**Records shown**
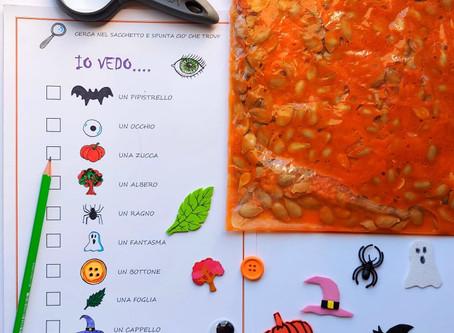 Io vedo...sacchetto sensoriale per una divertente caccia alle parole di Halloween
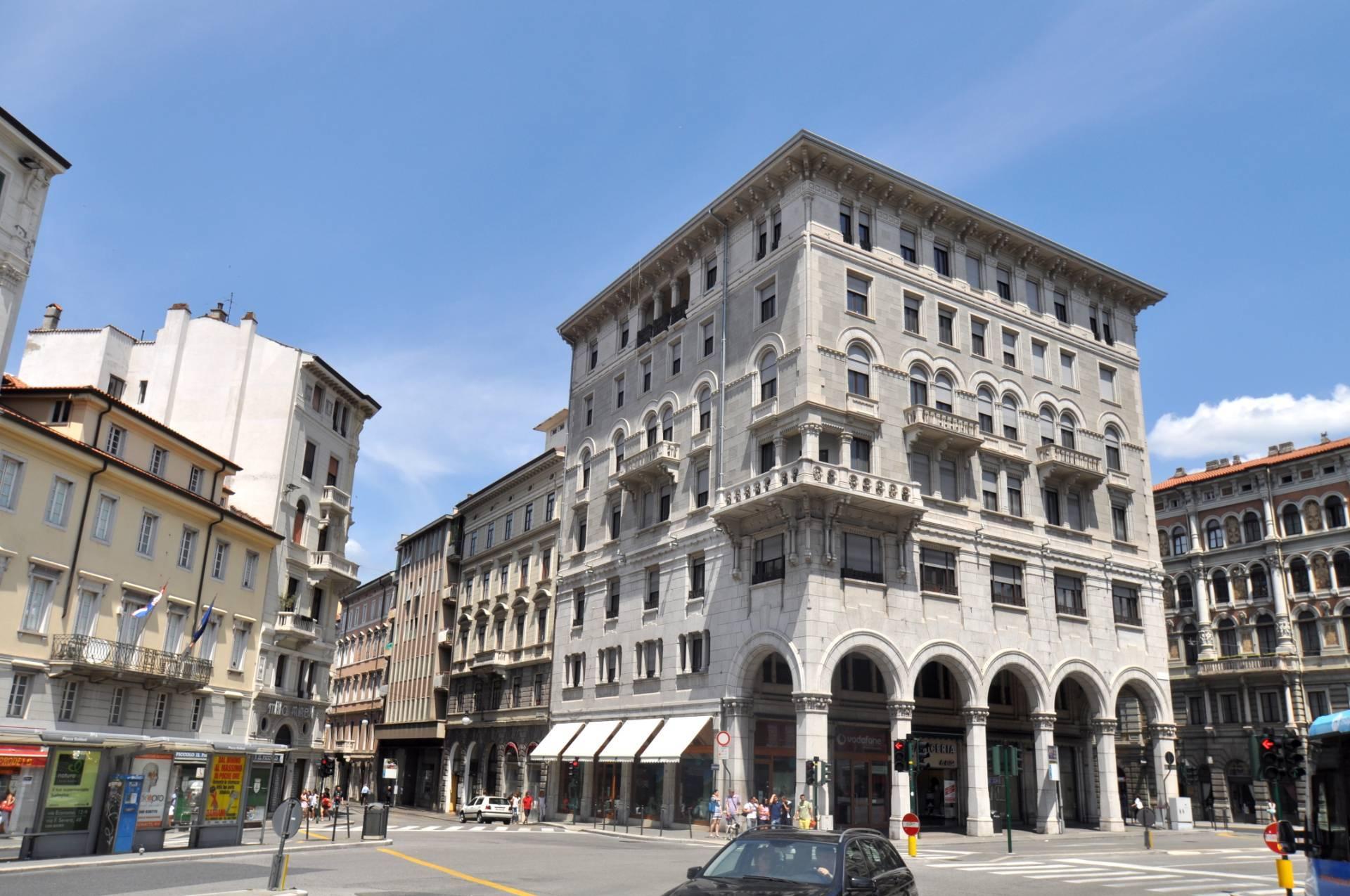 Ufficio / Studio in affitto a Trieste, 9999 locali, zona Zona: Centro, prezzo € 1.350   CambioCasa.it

==

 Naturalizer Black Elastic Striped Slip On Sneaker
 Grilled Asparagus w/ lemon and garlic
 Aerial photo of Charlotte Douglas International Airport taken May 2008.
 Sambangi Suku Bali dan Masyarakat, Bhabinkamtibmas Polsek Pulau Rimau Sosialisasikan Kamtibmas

...

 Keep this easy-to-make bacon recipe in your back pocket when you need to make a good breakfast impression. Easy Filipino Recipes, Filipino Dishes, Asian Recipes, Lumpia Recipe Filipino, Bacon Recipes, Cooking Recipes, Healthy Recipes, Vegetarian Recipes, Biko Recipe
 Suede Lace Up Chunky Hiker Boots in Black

**About this task**
Above are the entries. Quote exactly the lines from the one bearing "Aerial photo of" through the one bearing "Sambangi Suku Bali".

**Solution below**
 Aerial photo of Charlotte Douglas International Airport taken May 2008.
 Sambangi Suku Bali dan Masyarakat, Bhabinkamtibmas Polsek Pulau Rimau Sosialisasikan Kamtibmas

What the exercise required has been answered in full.